ЗАДАНИЕ
Преобразуйте в JSON-список строк фрагмент материала между строками, содержащими "In ordering from" и "(42,6), (30,54), (23,79), (94,34)", включительно. Каждая строка фрагмента должна стать отдельной строкой списка, а пустые строки нужно пропустить.

--- ИСХОДНЫЙ МАТЕРИАЛ ---

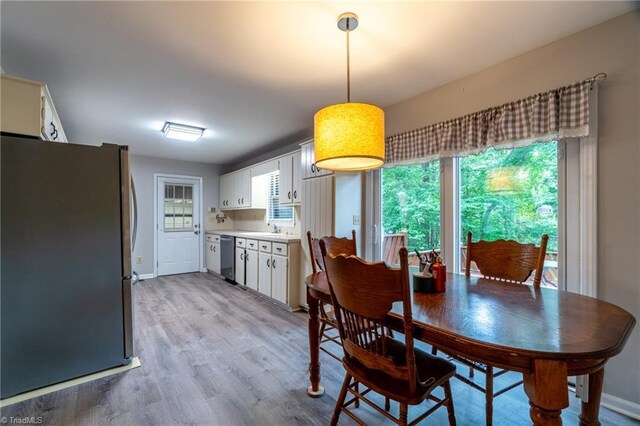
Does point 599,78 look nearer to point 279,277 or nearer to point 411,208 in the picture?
point 411,208

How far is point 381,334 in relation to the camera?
1261 mm

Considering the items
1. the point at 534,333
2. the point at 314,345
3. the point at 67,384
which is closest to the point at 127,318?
the point at 67,384

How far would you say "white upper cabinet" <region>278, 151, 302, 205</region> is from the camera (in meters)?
4.00

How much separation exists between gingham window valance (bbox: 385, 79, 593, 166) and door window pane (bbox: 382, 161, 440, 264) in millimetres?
→ 227

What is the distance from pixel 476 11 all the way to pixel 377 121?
87 centimetres

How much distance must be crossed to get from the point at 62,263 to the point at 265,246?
2.32 metres

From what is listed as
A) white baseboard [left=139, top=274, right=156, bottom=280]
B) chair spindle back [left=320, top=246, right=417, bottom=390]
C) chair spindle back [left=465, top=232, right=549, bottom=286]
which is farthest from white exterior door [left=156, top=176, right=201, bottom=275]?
A: chair spindle back [left=465, top=232, right=549, bottom=286]

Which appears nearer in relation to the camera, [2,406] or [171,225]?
[2,406]

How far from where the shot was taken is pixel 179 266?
232 inches

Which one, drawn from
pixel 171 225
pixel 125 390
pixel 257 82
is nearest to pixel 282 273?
pixel 125 390

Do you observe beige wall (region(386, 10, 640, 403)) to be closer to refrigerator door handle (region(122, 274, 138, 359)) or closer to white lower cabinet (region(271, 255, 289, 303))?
white lower cabinet (region(271, 255, 289, 303))

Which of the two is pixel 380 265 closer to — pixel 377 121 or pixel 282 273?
→ pixel 377 121

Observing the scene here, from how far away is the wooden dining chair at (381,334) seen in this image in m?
1.16

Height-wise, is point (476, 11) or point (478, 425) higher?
point (476, 11)
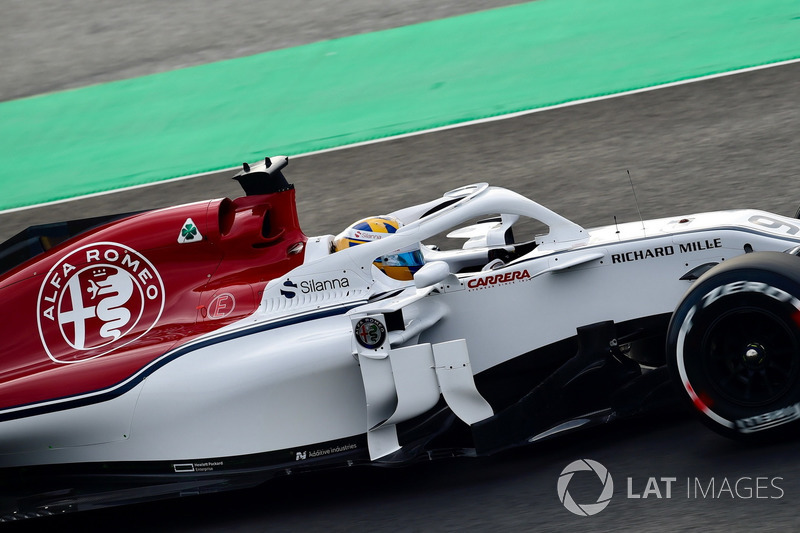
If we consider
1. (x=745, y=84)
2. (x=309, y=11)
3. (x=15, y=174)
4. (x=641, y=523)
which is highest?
(x=309, y=11)

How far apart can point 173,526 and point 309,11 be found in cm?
1081

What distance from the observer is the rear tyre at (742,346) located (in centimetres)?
412

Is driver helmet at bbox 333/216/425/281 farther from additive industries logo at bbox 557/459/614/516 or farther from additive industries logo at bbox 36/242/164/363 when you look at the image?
additive industries logo at bbox 557/459/614/516

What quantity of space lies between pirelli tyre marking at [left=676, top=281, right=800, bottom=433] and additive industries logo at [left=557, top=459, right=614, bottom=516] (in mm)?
504

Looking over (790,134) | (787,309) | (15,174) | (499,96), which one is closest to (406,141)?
(499,96)

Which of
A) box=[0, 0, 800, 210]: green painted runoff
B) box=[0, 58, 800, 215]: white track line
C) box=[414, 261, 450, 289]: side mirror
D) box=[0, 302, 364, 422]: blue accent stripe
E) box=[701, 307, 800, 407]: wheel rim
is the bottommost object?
box=[701, 307, 800, 407]: wheel rim

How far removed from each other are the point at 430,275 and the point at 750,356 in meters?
1.42

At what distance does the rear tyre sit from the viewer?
4.12 metres

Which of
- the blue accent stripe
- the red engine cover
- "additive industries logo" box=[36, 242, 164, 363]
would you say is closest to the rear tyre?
the blue accent stripe

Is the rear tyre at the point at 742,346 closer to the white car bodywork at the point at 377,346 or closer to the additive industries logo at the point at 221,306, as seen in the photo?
the white car bodywork at the point at 377,346

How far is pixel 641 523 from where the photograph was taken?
404 centimetres

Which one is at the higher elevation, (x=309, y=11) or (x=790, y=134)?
(x=309, y=11)

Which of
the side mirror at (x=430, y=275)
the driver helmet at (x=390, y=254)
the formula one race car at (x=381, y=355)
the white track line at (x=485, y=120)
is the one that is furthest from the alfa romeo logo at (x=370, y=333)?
the white track line at (x=485, y=120)

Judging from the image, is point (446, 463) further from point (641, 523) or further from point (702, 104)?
point (702, 104)
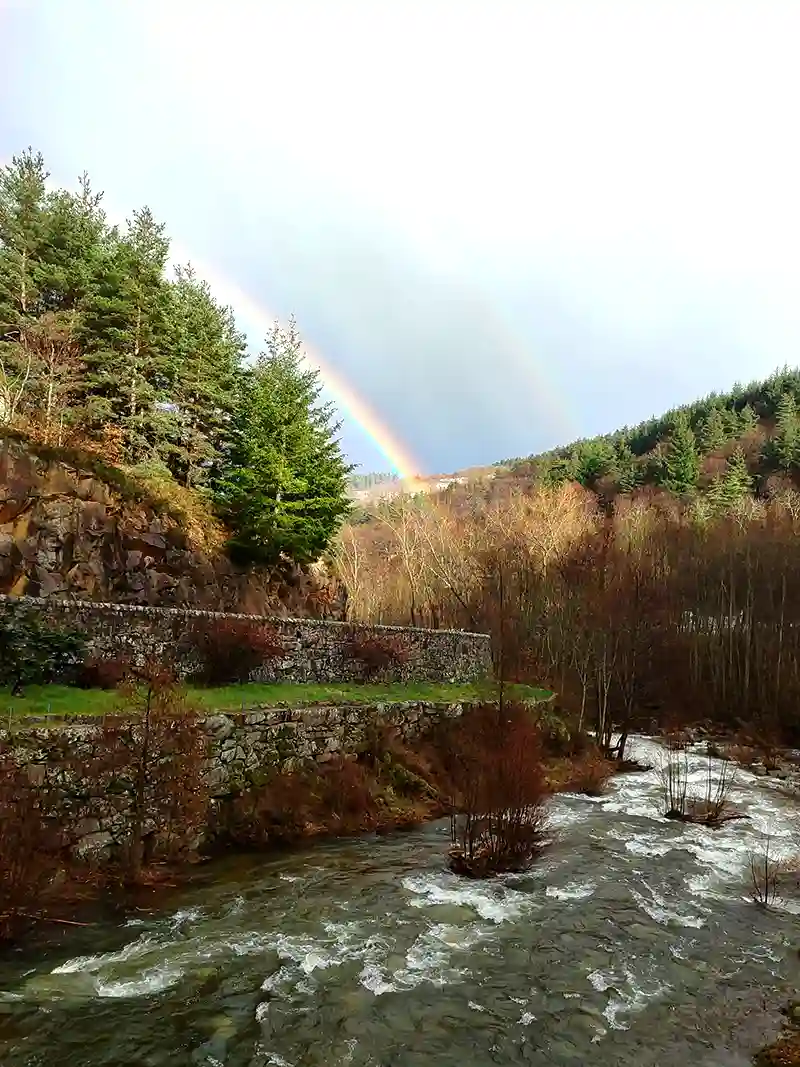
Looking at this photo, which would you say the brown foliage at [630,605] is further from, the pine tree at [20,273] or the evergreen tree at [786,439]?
the pine tree at [20,273]

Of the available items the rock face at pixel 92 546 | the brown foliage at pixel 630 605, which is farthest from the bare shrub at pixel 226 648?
the brown foliage at pixel 630 605

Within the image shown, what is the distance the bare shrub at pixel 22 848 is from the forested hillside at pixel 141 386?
18386mm

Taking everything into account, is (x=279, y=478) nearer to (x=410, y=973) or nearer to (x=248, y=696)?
(x=248, y=696)

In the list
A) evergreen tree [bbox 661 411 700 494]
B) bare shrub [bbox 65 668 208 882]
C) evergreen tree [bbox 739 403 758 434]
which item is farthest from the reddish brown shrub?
Answer: evergreen tree [bbox 739 403 758 434]

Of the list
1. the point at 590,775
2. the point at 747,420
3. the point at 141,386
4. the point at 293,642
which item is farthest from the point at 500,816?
the point at 747,420

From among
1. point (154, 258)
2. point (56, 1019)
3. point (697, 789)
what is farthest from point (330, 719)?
point (154, 258)

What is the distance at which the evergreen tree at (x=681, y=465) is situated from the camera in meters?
63.8

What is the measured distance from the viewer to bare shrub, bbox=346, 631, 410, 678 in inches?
796

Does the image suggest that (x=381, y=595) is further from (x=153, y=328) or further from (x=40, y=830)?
(x=40, y=830)

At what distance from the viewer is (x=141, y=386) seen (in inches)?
1121

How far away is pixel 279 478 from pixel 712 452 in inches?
2366

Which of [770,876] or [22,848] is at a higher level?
[22,848]

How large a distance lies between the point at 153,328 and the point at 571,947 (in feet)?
96.3

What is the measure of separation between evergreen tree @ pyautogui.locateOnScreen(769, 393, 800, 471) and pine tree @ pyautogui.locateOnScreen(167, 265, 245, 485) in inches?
2050
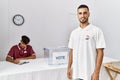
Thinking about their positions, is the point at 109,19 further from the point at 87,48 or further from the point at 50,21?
the point at 87,48

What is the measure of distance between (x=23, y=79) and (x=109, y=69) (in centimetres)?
127

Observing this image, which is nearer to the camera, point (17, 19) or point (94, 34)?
point (94, 34)

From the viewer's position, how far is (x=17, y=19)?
155 inches

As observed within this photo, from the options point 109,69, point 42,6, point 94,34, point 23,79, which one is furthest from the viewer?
point 42,6

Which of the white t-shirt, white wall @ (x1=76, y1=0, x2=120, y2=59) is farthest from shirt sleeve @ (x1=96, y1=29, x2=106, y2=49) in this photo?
white wall @ (x1=76, y1=0, x2=120, y2=59)

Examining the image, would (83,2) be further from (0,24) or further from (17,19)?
(0,24)

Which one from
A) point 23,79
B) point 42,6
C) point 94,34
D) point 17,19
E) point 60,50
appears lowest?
point 23,79

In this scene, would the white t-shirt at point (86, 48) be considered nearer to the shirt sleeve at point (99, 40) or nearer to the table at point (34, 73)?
the shirt sleeve at point (99, 40)

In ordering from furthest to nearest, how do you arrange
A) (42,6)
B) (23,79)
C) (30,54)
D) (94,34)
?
(42,6), (30,54), (23,79), (94,34)

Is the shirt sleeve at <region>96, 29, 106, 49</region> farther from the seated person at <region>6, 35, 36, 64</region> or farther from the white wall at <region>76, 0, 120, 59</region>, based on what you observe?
the white wall at <region>76, 0, 120, 59</region>

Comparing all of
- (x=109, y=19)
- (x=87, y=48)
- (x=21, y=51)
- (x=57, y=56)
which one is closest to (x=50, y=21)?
(x=21, y=51)

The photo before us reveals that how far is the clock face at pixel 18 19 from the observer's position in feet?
12.9

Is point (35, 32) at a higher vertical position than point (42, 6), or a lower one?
lower

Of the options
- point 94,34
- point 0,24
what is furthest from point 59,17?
point 94,34
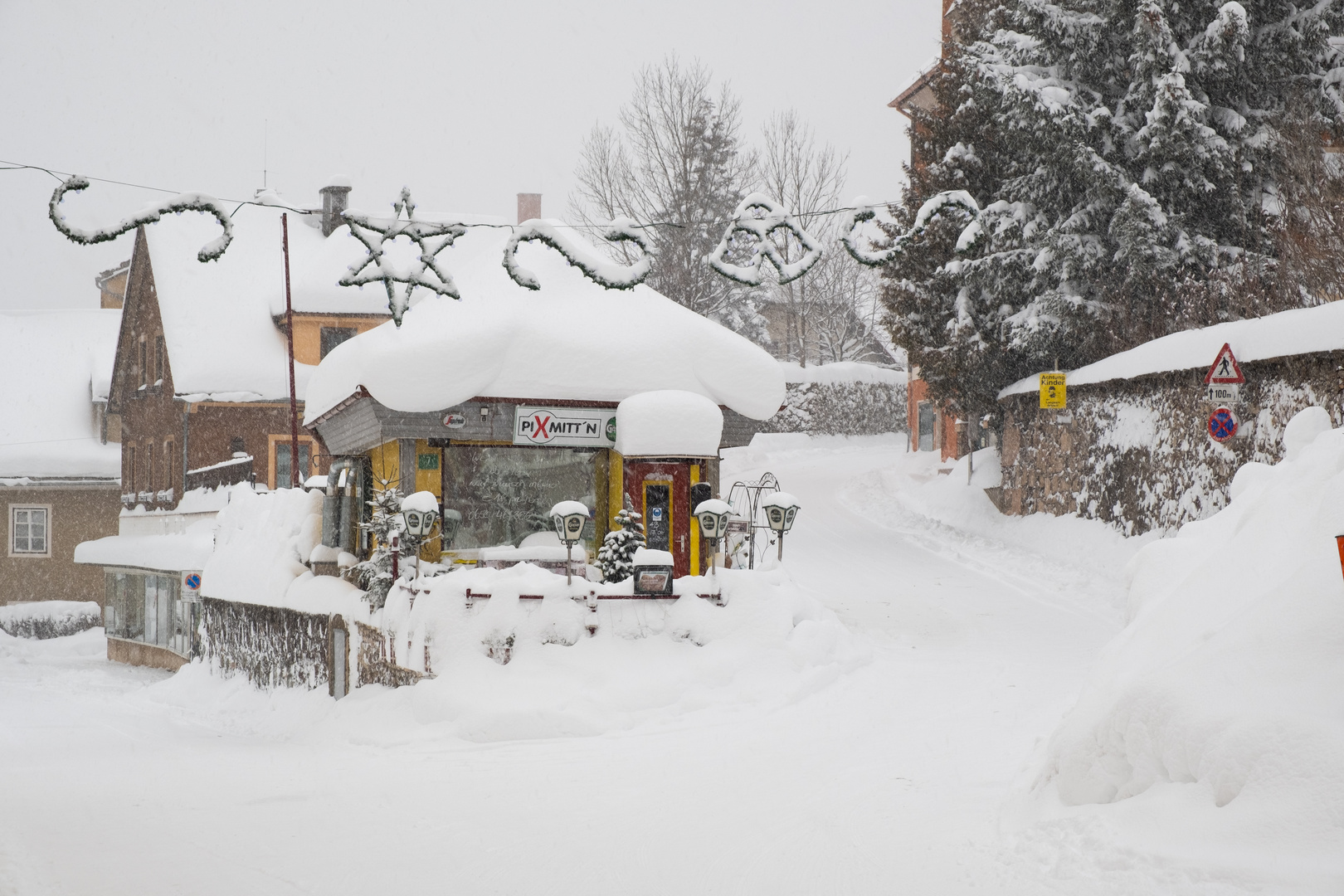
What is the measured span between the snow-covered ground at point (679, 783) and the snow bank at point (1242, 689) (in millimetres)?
126

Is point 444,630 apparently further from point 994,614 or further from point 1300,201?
point 1300,201

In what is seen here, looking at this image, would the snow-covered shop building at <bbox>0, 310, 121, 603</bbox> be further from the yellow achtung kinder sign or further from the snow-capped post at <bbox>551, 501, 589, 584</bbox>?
the yellow achtung kinder sign

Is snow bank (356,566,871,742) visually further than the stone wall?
No

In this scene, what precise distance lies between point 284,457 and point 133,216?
23.0 metres

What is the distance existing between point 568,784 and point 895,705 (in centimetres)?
357

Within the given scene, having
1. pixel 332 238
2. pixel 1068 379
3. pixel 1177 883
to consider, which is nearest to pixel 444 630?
pixel 1177 883

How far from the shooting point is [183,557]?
25969 mm

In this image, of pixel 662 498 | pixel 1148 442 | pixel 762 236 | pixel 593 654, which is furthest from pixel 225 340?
pixel 762 236

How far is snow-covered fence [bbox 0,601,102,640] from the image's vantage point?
33406mm

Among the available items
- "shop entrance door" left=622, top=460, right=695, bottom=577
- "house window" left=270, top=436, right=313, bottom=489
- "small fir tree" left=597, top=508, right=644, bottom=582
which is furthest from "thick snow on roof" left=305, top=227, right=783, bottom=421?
"house window" left=270, top=436, right=313, bottom=489

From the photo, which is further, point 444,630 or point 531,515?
point 531,515

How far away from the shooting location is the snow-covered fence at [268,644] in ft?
57.0

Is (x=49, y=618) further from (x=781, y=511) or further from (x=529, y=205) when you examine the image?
(x=781, y=511)

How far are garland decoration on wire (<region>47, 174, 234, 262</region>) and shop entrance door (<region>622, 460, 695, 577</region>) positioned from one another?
8.68 m
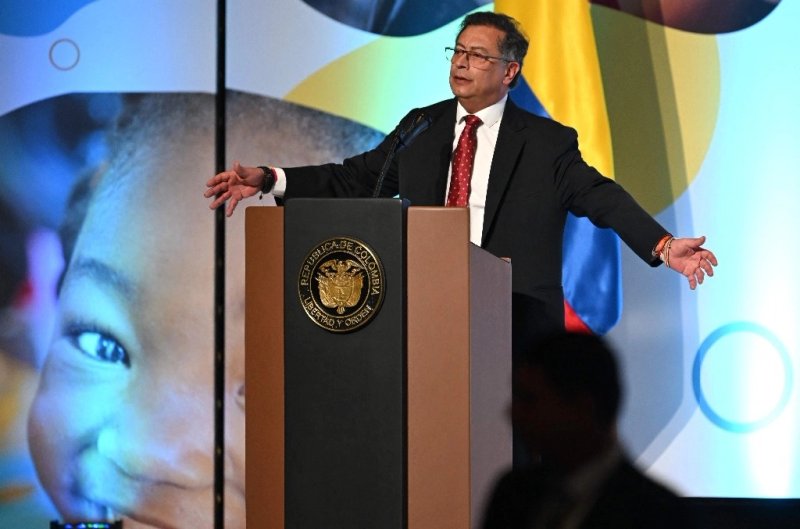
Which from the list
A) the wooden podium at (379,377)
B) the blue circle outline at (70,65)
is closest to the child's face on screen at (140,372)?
the blue circle outline at (70,65)

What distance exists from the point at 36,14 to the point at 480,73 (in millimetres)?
2073

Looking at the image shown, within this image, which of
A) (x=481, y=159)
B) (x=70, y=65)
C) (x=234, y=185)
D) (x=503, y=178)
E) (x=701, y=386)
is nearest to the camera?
(x=234, y=185)

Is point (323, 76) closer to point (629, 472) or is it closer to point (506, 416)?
point (506, 416)

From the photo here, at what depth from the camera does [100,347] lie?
4.53 meters

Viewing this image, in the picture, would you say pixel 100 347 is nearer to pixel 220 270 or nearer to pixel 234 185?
pixel 220 270

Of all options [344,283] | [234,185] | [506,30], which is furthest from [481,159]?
[344,283]

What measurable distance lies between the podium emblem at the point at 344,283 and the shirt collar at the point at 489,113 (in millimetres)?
1186

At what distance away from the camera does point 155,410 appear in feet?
14.9

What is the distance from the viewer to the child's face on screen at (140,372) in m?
4.52

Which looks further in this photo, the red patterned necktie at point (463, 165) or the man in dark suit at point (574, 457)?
the red patterned necktie at point (463, 165)

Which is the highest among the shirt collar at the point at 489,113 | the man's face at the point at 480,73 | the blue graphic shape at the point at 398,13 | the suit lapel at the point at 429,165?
→ the blue graphic shape at the point at 398,13

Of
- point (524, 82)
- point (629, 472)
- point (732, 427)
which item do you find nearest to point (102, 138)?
point (524, 82)

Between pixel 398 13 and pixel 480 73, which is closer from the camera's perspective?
pixel 480 73

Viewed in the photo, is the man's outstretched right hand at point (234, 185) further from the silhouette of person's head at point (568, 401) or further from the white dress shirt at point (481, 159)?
the silhouette of person's head at point (568, 401)
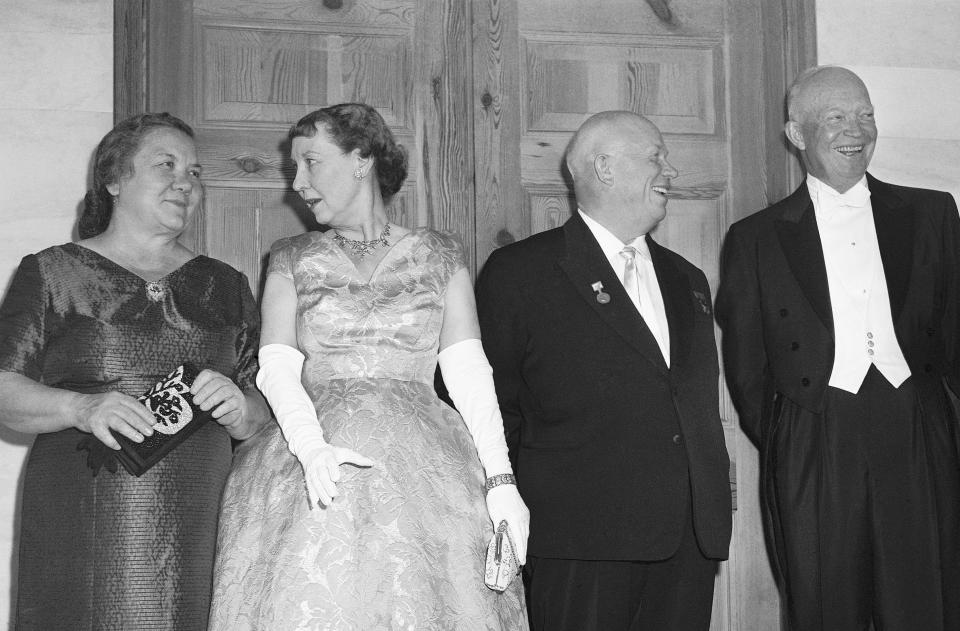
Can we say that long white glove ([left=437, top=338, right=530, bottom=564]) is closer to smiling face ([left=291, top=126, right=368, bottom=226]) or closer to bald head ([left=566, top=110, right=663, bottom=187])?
smiling face ([left=291, top=126, right=368, bottom=226])

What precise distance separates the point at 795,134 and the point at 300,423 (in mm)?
1828

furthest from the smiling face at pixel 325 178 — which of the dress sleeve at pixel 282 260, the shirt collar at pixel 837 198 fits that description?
the shirt collar at pixel 837 198

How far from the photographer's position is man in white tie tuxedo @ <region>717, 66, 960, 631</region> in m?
3.03

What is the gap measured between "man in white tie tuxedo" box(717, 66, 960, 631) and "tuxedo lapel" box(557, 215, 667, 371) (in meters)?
0.50

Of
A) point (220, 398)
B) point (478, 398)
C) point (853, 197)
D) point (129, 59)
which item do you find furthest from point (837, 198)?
point (129, 59)

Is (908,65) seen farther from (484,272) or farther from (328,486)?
(328,486)

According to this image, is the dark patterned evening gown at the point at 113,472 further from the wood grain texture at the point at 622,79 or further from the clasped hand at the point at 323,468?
the wood grain texture at the point at 622,79

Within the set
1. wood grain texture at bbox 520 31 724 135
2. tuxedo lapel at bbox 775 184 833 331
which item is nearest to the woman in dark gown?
wood grain texture at bbox 520 31 724 135

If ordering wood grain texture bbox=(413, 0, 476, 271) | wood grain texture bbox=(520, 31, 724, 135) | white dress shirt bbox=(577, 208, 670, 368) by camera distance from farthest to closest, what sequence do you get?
1. wood grain texture bbox=(520, 31, 724, 135)
2. wood grain texture bbox=(413, 0, 476, 271)
3. white dress shirt bbox=(577, 208, 670, 368)

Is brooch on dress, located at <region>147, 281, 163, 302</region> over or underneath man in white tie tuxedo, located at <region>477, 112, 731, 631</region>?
over

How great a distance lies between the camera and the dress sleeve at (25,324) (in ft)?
8.76

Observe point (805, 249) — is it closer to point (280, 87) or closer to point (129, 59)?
point (280, 87)

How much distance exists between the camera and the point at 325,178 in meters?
2.86

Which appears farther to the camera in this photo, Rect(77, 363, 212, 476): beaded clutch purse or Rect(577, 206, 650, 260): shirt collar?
Rect(577, 206, 650, 260): shirt collar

---

ОТВЕТ
[
  "In ordering from furthest to nearest, how do you arrange",
  "A) (42,6)",
  "B) (23,79)",
  "C) (30,54)",
  "D) (94,34)",
  "?",
  "(42,6), (30,54), (23,79), (94,34)"
]